1. How to show AB bisects PQ if AB is an altitude of an isosceles triangle APQ in which AP = AQ?

In the question, it’s given that AB is an altitude and AP = AQ. Now, in a triangle, APB and AQB, angle ABP = 90o and ABQ = 90o. As AP = AQ and AB is the common arm in the triangle APB and AQB, then apply the RHS congruence rule. The rule states that two triangles are said to be congruent if the hypotenuse and one side of a triangle are equal to another triangle’s hypotenuse and its one side. Hence, both the triangles APB and AQB are equal. Now, by applying the CPCT rule, PB is equal to QB. Hence, AB bisects PQ.

2. How to prove that the ABC is an isosceles triangle if BE and CF are two altitudes equal to each other?

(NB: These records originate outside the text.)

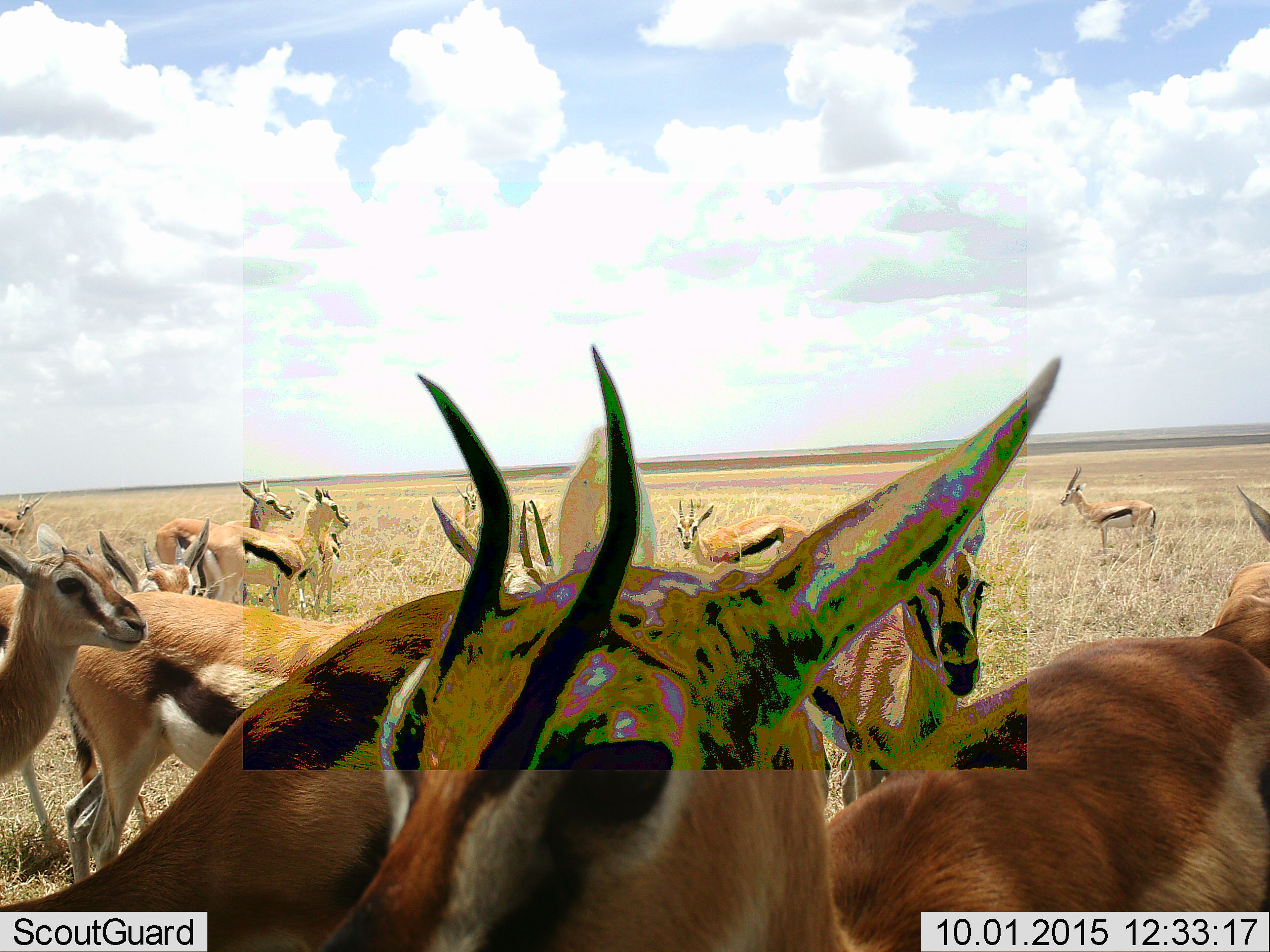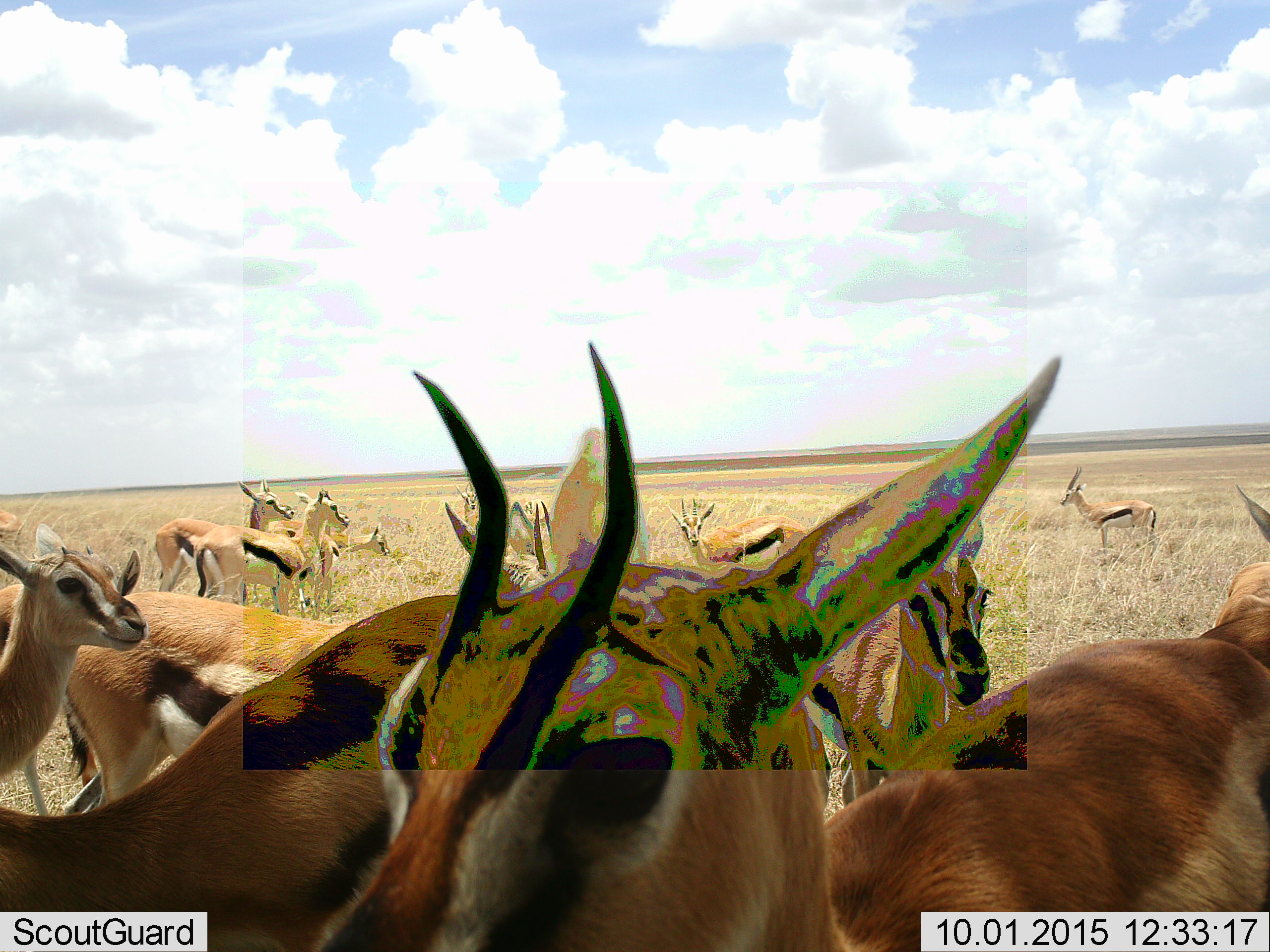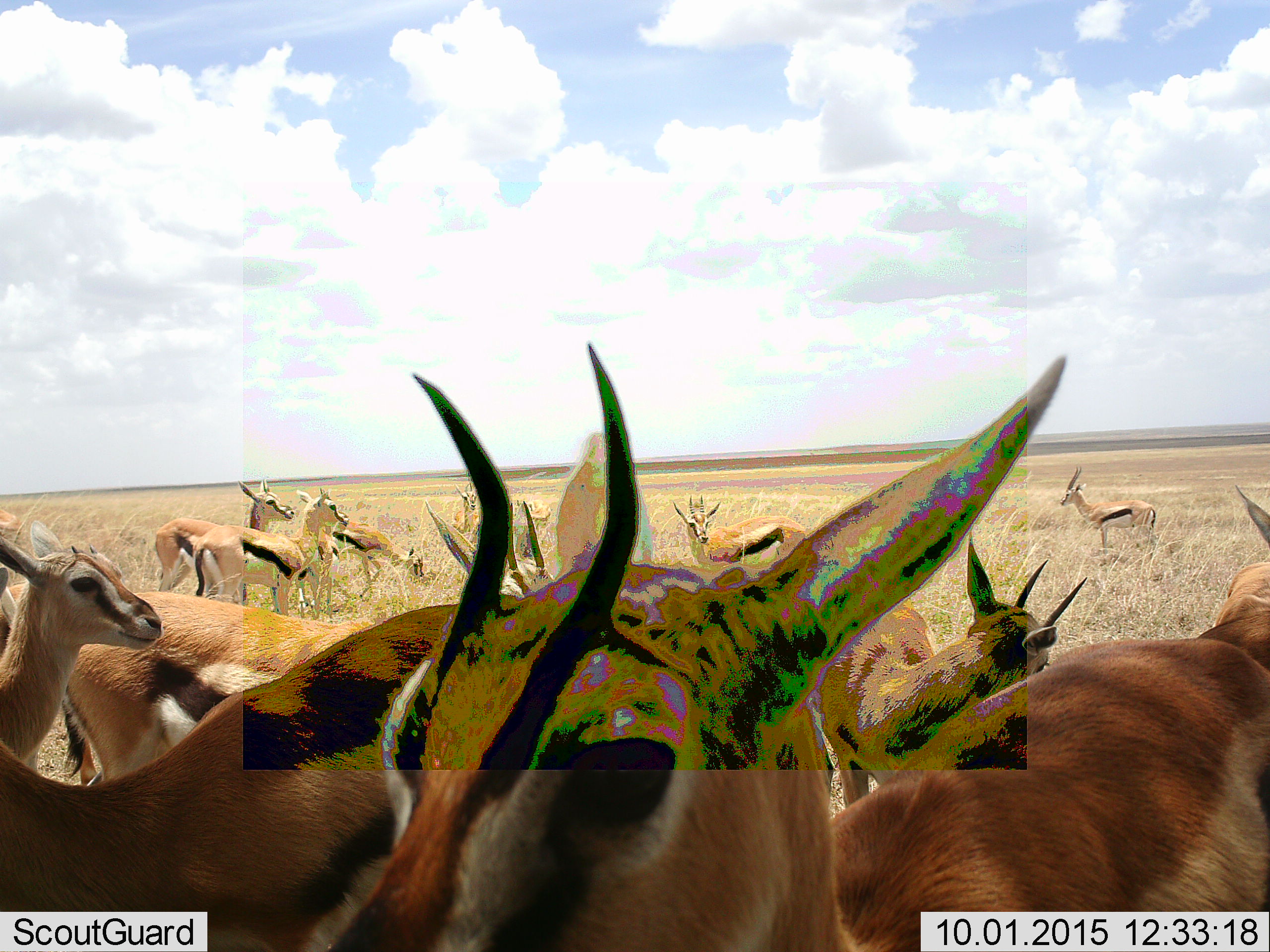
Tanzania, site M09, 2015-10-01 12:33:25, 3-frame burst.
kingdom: Animalia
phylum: Chordata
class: Mammalia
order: Artiodactyla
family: Bovidae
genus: Eudorcas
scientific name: Eudorcas thomsonii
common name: thomson's gazelle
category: gazellethomsons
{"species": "gazellethomsons (thomson's gazelle) (Eudorcas thomsonii)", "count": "11-50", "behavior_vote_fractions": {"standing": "100%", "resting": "20%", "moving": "40%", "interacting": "10%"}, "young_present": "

Given that BE and CF are two altitudes of an isosceles triangle that are equal to each other. In the triangle BEC and CFB, angle BEC is equal to 90o and CFB is equal to 90o. Also, BC = CB as it is a common side. Similarly, BE and CF are equal. By applying the RHS Congruence Rule, triangle BEC and CFB are equal to each other. Additionally, by CPCT rule, C = B. It means that sides opposite to the equal angles are equal always. Hence, AB = AC. It shows, that side AB and BC of the triangle ABC form an isosceles triangle.